Both in Boston and statewide in 2010, Bank of America was by far the biggest lender, with Wells Fargo ranking second and Mortgage Master in third position. 

Lending by Borrower Race/Ethnicity and Income 

Black borrowers in Boston, Greater Boston and statewide received shares of total conventional loans in 2010 that were far below their shares of total households. In Boston, blacks made up 21% of households but received only 5% of conventional home-purchase loans and 3% of conventional refinance loans. Statewide, Latinos made up 7% of households but received only 3% of conventional home-purchase loans and just 1% of conventional refinance loans. 

Black and Latino borrowers in Boston, Greater Boston and statewide were much more likely to receive GBLs than were their white or Asian counterparts. For home-purchase loans in Greater Boston, the GBL loans shares in 2010 were 54% for blacks and 55% for Latinos but only 24% for white. GBL loan shares were consistently much lower for Asian borrowers than for whites. 
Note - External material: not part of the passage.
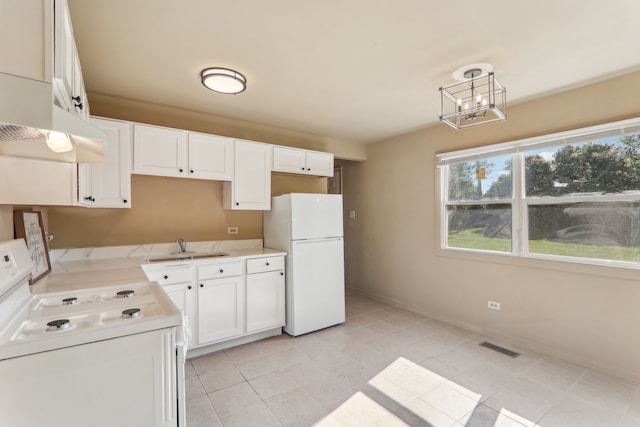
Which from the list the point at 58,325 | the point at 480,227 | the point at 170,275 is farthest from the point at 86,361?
the point at 480,227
The GBL loan shares for black and Latinos were substantially higher than the GBL shares for whites in the same income category. In the city of Boston, the GBL Loan shares for homebuyers with incomes between $72,000 and $107,000 were 62% for blacks, 69% for Latinos and 23% for whites. 
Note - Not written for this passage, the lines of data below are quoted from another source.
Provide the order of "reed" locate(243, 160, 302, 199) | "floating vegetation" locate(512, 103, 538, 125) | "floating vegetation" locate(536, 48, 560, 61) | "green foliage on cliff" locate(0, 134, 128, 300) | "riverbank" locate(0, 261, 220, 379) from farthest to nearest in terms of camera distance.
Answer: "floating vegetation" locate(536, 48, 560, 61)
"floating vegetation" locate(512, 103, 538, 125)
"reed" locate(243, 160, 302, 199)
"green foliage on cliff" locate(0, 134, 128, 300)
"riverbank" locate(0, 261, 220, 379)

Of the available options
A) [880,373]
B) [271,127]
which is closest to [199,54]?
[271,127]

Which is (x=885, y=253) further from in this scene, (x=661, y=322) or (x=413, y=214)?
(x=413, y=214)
Lending by Neighborhood Race/Ethnicity and Income 

For home-purchase loans in the city of Boston in 2010, the GBL share in low-income census tracts was more than four times greater than that in upper-income census tracts and the GBL share in predominantly minority census tracts was almost three times greater than that in predominantly white census tracts. 
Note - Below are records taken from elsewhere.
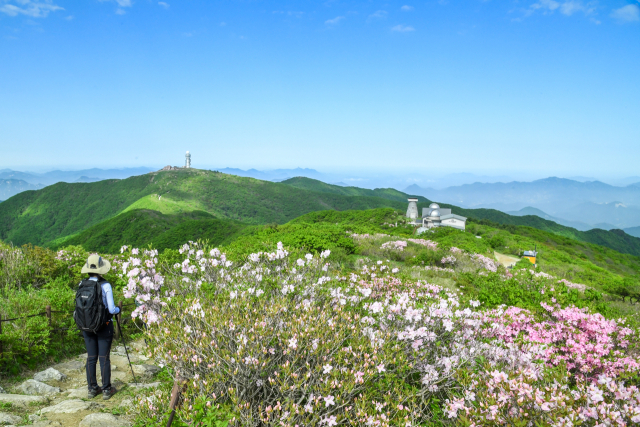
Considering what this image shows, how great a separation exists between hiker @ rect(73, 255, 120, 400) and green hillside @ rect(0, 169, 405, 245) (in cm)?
9740

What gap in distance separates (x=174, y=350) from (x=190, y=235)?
57773 millimetres

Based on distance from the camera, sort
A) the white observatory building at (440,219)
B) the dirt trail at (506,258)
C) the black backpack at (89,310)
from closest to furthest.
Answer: the black backpack at (89,310) < the dirt trail at (506,258) < the white observatory building at (440,219)

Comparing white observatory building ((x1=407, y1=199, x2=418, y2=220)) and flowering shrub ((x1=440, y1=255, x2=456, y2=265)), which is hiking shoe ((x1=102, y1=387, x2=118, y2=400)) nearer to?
flowering shrub ((x1=440, y1=255, x2=456, y2=265))

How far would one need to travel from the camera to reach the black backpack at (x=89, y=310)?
4.58 m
Total home-purchase lending to blacks and Latinos was highly concentrated in a small number of the state’s cities and towns, and entirely absent in others. Just four cities (Boston, Brockton, Springfield and Worcester) accounted for over one-half of total loans to blacks in Massachusetts, but for only 11% of the state’s total loans to whites. Eight communities (Lawrence, Boston, Springfield, Lynn, Revere, Worcester, Chelsea and Metheun) accounted for over one-half of all lending to Latinos in the state, but for just 12% of total lending to whites. In 123 communities – over one-third of the state’s 351 cities and towns – there was not a single loan to either a black or a Latino homebuyer.